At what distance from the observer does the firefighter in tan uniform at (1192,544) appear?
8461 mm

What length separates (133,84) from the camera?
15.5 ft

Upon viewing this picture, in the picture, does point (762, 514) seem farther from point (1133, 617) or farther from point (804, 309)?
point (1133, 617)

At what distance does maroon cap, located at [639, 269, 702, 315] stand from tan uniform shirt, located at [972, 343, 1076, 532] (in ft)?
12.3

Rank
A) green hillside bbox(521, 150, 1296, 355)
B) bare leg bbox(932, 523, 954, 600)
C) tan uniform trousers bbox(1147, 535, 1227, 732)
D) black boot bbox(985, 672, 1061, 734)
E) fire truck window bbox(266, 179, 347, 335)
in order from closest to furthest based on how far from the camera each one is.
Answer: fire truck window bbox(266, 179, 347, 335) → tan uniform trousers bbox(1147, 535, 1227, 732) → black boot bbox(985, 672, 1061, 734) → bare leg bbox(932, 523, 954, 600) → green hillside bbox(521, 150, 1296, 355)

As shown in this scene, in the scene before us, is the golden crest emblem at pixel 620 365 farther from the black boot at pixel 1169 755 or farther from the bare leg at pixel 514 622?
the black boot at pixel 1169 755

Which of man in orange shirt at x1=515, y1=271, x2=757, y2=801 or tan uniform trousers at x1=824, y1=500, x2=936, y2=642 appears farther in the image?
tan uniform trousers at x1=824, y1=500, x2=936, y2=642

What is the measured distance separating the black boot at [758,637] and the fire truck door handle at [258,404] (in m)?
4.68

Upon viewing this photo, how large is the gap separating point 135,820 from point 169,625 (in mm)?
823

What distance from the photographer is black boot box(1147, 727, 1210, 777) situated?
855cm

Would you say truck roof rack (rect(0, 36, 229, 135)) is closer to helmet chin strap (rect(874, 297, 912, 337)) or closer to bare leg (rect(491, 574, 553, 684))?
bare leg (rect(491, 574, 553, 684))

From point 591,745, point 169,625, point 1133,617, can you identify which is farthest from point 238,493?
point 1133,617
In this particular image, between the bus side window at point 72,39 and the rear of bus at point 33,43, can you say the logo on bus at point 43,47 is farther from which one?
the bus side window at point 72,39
******
— AIM OF THE TASK —
Copy word for word the stretch of rows from the one containing "At what distance does" through the final row, including both ends.

— EXERCISE RESPONSE —
At what distance does maroon cap, located at [639, 269, 702, 315] stand from tan uniform shirt, located at [972, 343, 1076, 532] (in ft)?
12.3

Rank
A) green hillside bbox(521, 150, 1296, 355)
B) bare leg bbox(932, 523, 954, 600)
C) tan uniform trousers bbox(1147, 535, 1227, 732)
D) black boot bbox(985, 672, 1061, 734)
E) fire truck window bbox(266, 179, 347, 335)
in order from closest to furthest based on how far from the camera each one is.
Answer: fire truck window bbox(266, 179, 347, 335) → tan uniform trousers bbox(1147, 535, 1227, 732) → black boot bbox(985, 672, 1061, 734) → bare leg bbox(932, 523, 954, 600) → green hillside bbox(521, 150, 1296, 355)

As shown in this scene, in the scene before us, is the golden crest emblem at pixel 620 365 farther from the black boot at pixel 1169 755 or farther from the bare leg at pixel 514 622?
the black boot at pixel 1169 755

Which of man in orange shirt at x1=515, y1=271, x2=757, y2=801 or tan uniform trousers at x1=824, y1=500, x2=936, y2=642 appears farther in the image?
tan uniform trousers at x1=824, y1=500, x2=936, y2=642

What is the measured distance separating the black boot at [758,637] and the fire truck door handle at [258,404] (in m)?
4.68

Upon viewing this photo, how large is the gap separating point 135,820 from point 169,625 (in mm)?
823

What distance from the photographer is black boot box(1147, 727, 1210, 777) situated?
855cm

Would you say truck roof rack (rect(0, 36, 229, 135)) is closer to helmet chin strap (rect(874, 297, 912, 337)) or closer to bare leg (rect(491, 574, 553, 684))?
bare leg (rect(491, 574, 553, 684))

From point 591,745, point 169,625, point 1133,617, can you identify which is farthest from point 238,493?
point 1133,617
In this particular image, between the bus side window at point 72,39 and the rear of bus at point 33,43, can you say the logo on bus at point 43,47 is farther from which one?
the bus side window at point 72,39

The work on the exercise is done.